Insomma, quando Jolene sbotta “Non c’è nessun tornado, capitano. Oh, scusate, l’hanno detto i soldati, allora è vero… perché a quello che dicono loro ci credete tutti, giusto?” mi vengono i brividi, perché se al posto della parola “soldati” ci metti “televisione” mi appare terribile il potere coercitivo dei media, vecchi e nuovi.
Tornando alla storia, Davide è disperato: la sceneggiatura è perfetta nel dipingere, ancora meglio che nello sbrocco del numero precedente, l’avvilimento di Davide, smarrito, che anche se può contare su Carrie e Jolene sente su di sé il peso della situazione apparentemente senza via d’uscita e della responsabilità verso le persone che dipendono da lui. Questo porta a un secondo grande tema importante, che deflagra nella didascalia dell’ultima tavola:
Caravan è dedicato alla memoria dei genitori di Medda, il che rende ancora più autoriale di quanto si poteva credere l’intera serie. Il rapporto genitori-figli visto in tutta la mini (soprattutto nella famiglia Donati, ma anche nella famiglia Bresler, tra Carrie e Jolene, nell’episodio dell’indiano, nella storia del sindaco Banks nel # 3…) appare evidente e pesante nell’economia della serie, una marcata sottolineatura della figura dei padri (come in
Lost!) e delle madri che scandaglia uno dei rapporti interpersonali più affascinanti e complicati del genere umano. Il rapporto dei figli coi genitori si può facilmente vedere anche come recupero della memoria storica, del passato che i “vecchi” trasmettono ai giovani, e ritorniamo dunque all’importanza dei flashback.
“Adesso sanno cos’erano quelle nuvole e finalmente sono contenti, quegli idioti. Di tutto il resto non gli importa.” scrive Davide nel suo diario. E’ impressionante il valore meta-narrativo che assume questa frase, se si pensa ai tanti lettori che avevano equivocato gli obiettivi della serie e che mese dopo mese aspettava indizi per scoprire il mistero della Nuvole, e che in vari forum su Internet nel commentare il # 11 si concentravano sulle ultime tavole che contenevano le rivelazione.

**Estratti delle voci**
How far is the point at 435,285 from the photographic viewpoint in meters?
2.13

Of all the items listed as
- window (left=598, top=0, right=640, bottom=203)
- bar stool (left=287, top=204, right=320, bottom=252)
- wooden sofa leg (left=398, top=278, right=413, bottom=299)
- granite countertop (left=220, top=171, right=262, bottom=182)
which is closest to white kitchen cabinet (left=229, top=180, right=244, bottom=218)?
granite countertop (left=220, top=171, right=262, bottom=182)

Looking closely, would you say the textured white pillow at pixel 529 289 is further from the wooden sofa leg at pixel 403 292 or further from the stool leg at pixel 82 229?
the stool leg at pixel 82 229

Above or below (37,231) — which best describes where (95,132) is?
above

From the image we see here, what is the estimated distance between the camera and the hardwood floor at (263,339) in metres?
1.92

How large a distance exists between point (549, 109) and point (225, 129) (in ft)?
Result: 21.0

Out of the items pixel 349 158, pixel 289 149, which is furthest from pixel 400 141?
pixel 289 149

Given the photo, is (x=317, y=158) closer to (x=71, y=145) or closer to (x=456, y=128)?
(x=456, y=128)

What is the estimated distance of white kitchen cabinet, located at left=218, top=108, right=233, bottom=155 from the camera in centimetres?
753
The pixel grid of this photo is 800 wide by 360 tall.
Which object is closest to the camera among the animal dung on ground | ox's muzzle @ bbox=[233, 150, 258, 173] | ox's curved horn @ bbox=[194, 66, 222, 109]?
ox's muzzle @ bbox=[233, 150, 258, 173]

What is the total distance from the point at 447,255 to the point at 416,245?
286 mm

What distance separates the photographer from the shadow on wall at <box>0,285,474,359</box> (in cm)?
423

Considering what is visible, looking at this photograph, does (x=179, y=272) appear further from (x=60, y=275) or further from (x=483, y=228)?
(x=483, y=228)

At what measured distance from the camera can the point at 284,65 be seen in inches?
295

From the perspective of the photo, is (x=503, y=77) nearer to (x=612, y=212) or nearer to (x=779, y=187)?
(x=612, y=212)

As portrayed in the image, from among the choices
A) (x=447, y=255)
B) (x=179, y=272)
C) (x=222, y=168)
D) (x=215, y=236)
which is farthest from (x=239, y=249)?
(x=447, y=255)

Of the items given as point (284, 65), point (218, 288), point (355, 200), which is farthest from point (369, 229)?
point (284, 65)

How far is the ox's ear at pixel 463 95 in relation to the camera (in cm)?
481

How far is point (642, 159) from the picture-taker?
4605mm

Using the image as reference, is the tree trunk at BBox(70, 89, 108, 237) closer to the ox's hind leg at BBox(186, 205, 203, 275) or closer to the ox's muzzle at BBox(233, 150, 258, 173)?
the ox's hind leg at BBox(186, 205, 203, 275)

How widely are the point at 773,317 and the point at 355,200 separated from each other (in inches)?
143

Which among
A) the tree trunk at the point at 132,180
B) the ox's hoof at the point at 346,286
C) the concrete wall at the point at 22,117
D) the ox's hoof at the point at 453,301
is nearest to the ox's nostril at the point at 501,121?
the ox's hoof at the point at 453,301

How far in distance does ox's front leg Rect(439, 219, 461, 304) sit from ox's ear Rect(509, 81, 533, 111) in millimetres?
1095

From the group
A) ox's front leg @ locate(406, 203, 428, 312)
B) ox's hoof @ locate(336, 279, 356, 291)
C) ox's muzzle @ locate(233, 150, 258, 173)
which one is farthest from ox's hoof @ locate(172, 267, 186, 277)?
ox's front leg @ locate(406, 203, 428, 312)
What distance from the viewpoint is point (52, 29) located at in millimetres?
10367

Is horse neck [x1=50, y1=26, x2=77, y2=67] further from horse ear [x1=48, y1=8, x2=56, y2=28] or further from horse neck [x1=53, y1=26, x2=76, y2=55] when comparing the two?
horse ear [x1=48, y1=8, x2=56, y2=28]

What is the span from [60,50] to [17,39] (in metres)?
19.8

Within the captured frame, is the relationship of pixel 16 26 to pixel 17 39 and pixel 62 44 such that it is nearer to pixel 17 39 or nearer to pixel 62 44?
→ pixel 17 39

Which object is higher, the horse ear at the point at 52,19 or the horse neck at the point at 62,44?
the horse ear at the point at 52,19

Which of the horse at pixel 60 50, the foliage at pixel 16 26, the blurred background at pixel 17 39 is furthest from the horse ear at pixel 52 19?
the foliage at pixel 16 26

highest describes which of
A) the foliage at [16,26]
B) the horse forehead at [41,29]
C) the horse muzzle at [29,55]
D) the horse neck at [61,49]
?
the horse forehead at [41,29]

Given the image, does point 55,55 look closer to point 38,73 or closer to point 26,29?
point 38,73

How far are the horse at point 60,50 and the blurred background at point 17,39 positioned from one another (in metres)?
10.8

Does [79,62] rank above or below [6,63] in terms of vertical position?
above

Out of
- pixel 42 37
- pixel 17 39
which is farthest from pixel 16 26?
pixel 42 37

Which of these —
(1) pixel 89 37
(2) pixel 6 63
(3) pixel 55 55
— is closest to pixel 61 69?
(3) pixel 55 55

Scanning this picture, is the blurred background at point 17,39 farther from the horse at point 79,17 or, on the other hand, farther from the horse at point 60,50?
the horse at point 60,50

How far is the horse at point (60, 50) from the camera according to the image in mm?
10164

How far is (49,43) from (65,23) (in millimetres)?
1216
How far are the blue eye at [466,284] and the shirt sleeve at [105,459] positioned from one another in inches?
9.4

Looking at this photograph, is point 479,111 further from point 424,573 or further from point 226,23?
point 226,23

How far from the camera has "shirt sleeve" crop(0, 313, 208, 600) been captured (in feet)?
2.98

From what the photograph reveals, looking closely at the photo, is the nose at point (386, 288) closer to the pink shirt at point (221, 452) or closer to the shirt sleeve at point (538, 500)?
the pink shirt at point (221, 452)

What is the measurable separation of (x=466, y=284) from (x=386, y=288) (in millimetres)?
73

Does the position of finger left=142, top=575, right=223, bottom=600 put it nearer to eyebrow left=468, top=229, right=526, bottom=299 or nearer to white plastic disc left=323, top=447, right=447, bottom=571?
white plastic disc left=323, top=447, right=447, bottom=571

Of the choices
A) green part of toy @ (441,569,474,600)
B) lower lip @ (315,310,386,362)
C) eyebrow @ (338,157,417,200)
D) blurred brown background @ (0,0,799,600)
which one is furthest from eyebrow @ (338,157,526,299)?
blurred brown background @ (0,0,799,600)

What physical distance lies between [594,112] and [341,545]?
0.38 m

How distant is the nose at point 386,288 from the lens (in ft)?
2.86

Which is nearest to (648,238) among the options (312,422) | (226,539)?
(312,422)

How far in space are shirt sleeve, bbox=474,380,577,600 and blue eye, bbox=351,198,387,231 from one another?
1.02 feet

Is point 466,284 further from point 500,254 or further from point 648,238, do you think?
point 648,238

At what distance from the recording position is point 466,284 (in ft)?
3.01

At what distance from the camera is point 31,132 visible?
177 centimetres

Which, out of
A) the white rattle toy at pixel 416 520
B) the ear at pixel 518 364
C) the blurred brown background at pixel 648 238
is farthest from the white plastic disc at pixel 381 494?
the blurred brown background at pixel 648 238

**Serie di esercizi**
[1] Secondo il brano su Caravan, alla memoria di chi è dedicata la serie?
[2] Per favore, cita dal brano su Caravan la parte che si apre con le parole contenenti "Insomma, quando Jolene" e si chiude con "vecchi e nuovi.".
[3] Stabilisci se le affermazioni seguenti concordano con il brano su Caravan, rispondendo sì o no e citando le parole decisive: (a) Nel suo diario Davide scrive che quegli idioti finalmente sono contenti. (b) Il rapporto genitori-figli ha un peso marginale nella serie. (c) Jolene dice al capitano che c'è un tornado.
Per rispondere serve soltanto il brano su Caravan, non le voci.

**Soluzioni in ordine**
[1] Alla memoria dei genitori di Medda.

[2]
Insomma, quando Jolene sbotta “Non c’è nessun tornado, capitano. Oh, scusate, l’hanno detto i soldati, allora è vero… perché a quello che dicono loro ci credete tutti, giusto?” mi vengono i brividi, perché se al posto della parola “soldati” ci metti “televisione” mi appare terribile il potere coercitivo dei media, vecchi e nuovi.

[3]
(a) Sì: «Adesso sanno cos’erano quelle nuvole e finalmente sono contenti, quegli idioti.»
(b) No: «appare evidente e pesante nell’economia della serie»
(c) No: «Non c’è nessun tornado, capitano.»